■ GIVEN INSTRUCTION ■
Extract every line of the listing below verbatim, without altering any character.

• • • •

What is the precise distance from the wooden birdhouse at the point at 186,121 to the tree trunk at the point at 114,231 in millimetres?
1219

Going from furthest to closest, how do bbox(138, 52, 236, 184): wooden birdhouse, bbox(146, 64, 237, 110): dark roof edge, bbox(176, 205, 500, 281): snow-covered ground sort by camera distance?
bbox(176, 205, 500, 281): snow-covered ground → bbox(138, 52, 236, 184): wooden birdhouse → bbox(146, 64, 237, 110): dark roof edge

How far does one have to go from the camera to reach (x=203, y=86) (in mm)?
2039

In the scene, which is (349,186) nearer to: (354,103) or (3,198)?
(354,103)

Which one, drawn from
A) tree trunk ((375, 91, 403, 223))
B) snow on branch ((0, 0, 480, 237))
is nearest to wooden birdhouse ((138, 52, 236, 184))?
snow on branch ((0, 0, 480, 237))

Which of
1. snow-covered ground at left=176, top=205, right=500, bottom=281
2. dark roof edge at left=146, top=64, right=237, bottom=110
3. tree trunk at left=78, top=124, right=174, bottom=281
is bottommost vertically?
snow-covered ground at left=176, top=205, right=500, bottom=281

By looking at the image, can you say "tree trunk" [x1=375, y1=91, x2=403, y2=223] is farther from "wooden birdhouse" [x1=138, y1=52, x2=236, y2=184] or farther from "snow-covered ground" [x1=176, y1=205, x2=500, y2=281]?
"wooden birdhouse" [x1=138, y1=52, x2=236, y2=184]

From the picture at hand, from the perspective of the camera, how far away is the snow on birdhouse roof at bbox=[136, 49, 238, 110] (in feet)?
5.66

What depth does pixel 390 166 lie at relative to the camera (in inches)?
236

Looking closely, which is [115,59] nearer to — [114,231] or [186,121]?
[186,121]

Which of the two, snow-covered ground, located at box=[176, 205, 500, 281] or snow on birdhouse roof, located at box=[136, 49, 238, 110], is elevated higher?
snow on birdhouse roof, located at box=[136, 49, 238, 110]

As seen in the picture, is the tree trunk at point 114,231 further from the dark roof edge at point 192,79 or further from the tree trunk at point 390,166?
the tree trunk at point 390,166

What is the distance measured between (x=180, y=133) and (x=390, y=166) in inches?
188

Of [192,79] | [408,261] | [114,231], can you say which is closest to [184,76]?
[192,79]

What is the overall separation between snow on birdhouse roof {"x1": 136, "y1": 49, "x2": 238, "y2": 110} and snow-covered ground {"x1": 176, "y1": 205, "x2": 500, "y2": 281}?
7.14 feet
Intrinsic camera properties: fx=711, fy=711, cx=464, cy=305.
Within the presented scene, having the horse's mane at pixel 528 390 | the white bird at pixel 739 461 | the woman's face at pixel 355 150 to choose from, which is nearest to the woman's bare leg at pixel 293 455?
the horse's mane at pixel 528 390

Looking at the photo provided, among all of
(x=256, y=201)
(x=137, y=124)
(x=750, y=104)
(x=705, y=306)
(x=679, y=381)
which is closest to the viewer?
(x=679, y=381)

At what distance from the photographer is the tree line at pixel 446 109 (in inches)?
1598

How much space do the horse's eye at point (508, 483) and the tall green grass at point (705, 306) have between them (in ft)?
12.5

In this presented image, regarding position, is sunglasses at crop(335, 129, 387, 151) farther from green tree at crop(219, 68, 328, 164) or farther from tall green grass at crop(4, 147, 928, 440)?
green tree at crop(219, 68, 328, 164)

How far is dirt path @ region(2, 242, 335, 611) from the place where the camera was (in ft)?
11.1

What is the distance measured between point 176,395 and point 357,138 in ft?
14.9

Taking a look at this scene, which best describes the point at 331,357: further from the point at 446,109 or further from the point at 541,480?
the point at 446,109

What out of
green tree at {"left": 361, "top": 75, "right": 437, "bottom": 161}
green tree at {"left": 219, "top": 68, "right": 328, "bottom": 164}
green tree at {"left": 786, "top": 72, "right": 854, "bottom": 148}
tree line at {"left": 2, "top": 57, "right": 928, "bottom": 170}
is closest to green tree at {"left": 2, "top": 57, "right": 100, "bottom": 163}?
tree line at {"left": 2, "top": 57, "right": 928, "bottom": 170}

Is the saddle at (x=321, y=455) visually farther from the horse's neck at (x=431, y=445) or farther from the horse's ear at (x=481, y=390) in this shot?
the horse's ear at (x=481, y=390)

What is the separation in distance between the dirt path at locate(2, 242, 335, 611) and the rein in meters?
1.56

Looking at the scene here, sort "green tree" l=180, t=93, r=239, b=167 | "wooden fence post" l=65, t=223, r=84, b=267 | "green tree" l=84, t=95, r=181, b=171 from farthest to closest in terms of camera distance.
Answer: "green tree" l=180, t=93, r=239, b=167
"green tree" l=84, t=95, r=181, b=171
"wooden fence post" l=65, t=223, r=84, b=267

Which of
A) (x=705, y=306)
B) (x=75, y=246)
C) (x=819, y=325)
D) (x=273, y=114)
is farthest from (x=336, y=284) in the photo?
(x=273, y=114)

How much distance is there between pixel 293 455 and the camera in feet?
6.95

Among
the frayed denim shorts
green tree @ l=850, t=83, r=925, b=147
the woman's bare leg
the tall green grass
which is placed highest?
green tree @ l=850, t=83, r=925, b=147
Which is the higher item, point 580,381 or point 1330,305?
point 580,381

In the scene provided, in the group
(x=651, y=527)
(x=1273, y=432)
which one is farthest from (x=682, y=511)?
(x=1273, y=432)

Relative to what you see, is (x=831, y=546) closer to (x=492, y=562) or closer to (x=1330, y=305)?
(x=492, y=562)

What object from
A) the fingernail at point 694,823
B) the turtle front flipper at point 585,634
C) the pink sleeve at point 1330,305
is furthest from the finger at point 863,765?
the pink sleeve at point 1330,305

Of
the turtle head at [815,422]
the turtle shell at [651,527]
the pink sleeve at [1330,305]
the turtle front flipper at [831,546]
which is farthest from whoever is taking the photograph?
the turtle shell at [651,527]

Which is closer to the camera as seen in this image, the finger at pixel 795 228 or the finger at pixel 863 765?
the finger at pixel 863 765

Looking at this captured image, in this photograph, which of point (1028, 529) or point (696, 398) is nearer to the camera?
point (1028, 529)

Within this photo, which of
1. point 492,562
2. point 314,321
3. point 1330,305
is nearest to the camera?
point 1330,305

• • • •

■ THE SOLUTION ■
What is the precise distance from the wooden birdhouse at the point at 186,121 to the tree trunk at the point at 114,231 in millimetres?
1219

Going from furthest to closest, how do bbox(138, 52, 236, 184): wooden birdhouse, bbox(146, 64, 237, 110): dark roof edge, bbox(176, 205, 500, 281): snow-covered ground sort by camera distance?
bbox(176, 205, 500, 281): snow-covered ground → bbox(138, 52, 236, 184): wooden birdhouse → bbox(146, 64, 237, 110): dark roof edge

How far does one have to go from the camera to reach (x=203, y=86) (in mm)?
2039

In the scene, which is (349,186) nearer to: (354,103) or (3,198)?
(354,103)

Which one, drawn from
A) tree trunk ((375, 91, 403, 223))
B) snow on branch ((0, 0, 480, 237))
is nearest to wooden birdhouse ((138, 52, 236, 184))?
snow on branch ((0, 0, 480, 237))

Which of
1. snow-covered ground at left=176, top=205, right=500, bottom=281
2. dark roof edge at left=146, top=64, right=237, bottom=110
3. tree trunk at left=78, top=124, right=174, bottom=281
is bottommost vertically?
snow-covered ground at left=176, top=205, right=500, bottom=281

By looking at the image, can you say "tree trunk" [x1=375, y1=91, x2=403, y2=223] is farther from "wooden birdhouse" [x1=138, y1=52, x2=236, y2=184] or farther from "snow-covered ground" [x1=176, y1=205, x2=500, y2=281]?
"wooden birdhouse" [x1=138, y1=52, x2=236, y2=184]

From the picture at hand, from the perspective of the camera, how far away is the snow on birdhouse roof at bbox=[136, 49, 238, 110] (in feet)?
5.66

What depth does pixel 390 166 lie at relative to the camera (in inches)?
236

Looking closely, which is [115,59] nearer to — [114,231] or [186,121]?
[186,121]

Which of the two, snow-covered ground, located at box=[176, 205, 500, 281] or snow on birdhouse roof, located at box=[136, 49, 238, 110], is elevated higher?
snow on birdhouse roof, located at box=[136, 49, 238, 110]

As seen in the picture, is the tree trunk at point 114,231 further from the dark roof edge at point 192,79 or further from the tree trunk at point 390,166?
the tree trunk at point 390,166

What is the distance measured between (x=180, y=133) and (x=390, y=166) in inches?
188

Of [192,79] | [408,261] | [114,231], can you say which is closest to [184,76]?
[192,79]

What is the overall separation between snow on birdhouse roof {"x1": 136, "y1": 49, "x2": 238, "y2": 110} and snow-covered ground {"x1": 176, "y1": 205, "x2": 500, "y2": 281}?
7.14 feet
Intrinsic camera properties: fx=711, fy=711, cx=464, cy=305.
Within the presented scene, having the horse's mane at pixel 528 390 | the white bird at pixel 739 461 | the woman's face at pixel 355 150 to choose from, which is nearest to the woman's bare leg at pixel 293 455?
the horse's mane at pixel 528 390

Looking at the photo provided, among all of
(x=256, y=201)
(x=137, y=124)
(x=750, y=104)
(x=705, y=306)
(x=679, y=381)
which is closest to the viewer?
(x=679, y=381)

At what distance from the photographer is the tree line at pixel 446 109 (in inches)?
1598

How much space do the horse's eye at point (508, 483) and the tall green grass at point (705, 306) have between them (in ft)?
12.5

In this presented image, regarding position, is sunglasses at crop(335, 129, 387, 151) farther from green tree at crop(219, 68, 328, 164) or farther from tall green grass at crop(4, 147, 928, 440)?
green tree at crop(219, 68, 328, 164)

How far is dirt path @ region(2, 242, 335, 611) from the place where the camera was (in ft)?
11.1

What is the distance measured between point 176,395 and point 357,138 in ft?
14.9

Taking a look at this scene, which best describes the point at 331,357: further from the point at 446,109 or further from the point at 541,480?
the point at 446,109

What out of
green tree at {"left": 361, "top": 75, "right": 437, "bottom": 161}
green tree at {"left": 219, "top": 68, "right": 328, "bottom": 164}
green tree at {"left": 786, "top": 72, "right": 854, "bottom": 148}
tree line at {"left": 2, "top": 57, "right": 928, "bottom": 170}
is closest to green tree at {"left": 2, "top": 57, "right": 100, "bottom": 163}?
tree line at {"left": 2, "top": 57, "right": 928, "bottom": 170}

Is the saddle at (x=321, y=455) visually farther from the horse's neck at (x=431, y=445) or farther from the horse's ear at (x=481, y=390) in this shot?
the horse's ear at (x=481, y=390)

What is the separation in distance between the dirt path at locate(2, 242, 335, 611) and the rein in meters?
1.56

Looking at the scene here, sort "green tree" l=180, t=93, r=239, b=167 | "wooden fence post" l=65, t=223, r=84, b=267 | "green tree" l=84, t=95, r=181, b=171 from farthest to closest in terms of camera distance.
Answer: "green tree" l=180, t=93, r=239, b=167
"green tree" l=84, t=95, r=181, b=171
"wooden fence post" l=65, t=223, r=84, b=267

Which of
A) (x=705, y=306)
B) (x=75, y=246)
C) (x=819, y=325)
D) (x=273, y=114)
is farthest from (x=336, y=284) in the photo?
(x=273, y=114)

How much distance is there between pixel 293 455 and the camera in feet?
6.95

Among
the frayed denim shorts
green tree @ l=850, t=83, r=925, b=147
the woman's bare leg
the tall green grass
which is placed highest?
green tree @ l=850, t=83, r=925, b=147
Which is the higher item, point 580,381 or point 1330,305?
point 580,381

In the scene provided, in the group
(x=651, y=527)
(x=1273, y=432)
which one is farthest from (x=682, y=511)?
(x=1273, y=432)

Relative to what you see, is (x=831, y=546) closer to (x=492, y=562) or closer to (x=1330, y=305)?
(x=492, y=562)

What object from
A) the fingernail at point 694,823
B) the turtle front flipper at point 585,634
C) the pink sleeve at point 1330,305
is furthest from the finger at point 863,765?
the pink sleeve at point 1330,305

Of
the turtle head at [815,422]
the turtle shell at [651,527]
the pink sleeve at [1330,305]
the turtle front flipper at [831,546]
which is farthest from whoever is taking the photograph?
the turtle shell at [651,527]

Which is closer to the camera as seen in this image, the finger at pixel 795 228 or the finger at pixel 863 765?
the finger at pixel 863 765

Looking at this captured image, in this photograph, which of point (1028, 529) or point (696, 398) is nearer to the camera?
point (1028, 529)

Within this photo, which of
1. point 492,562
2. point 314,321
3. point 1330,305
is nearest to the camera?
point 1330,305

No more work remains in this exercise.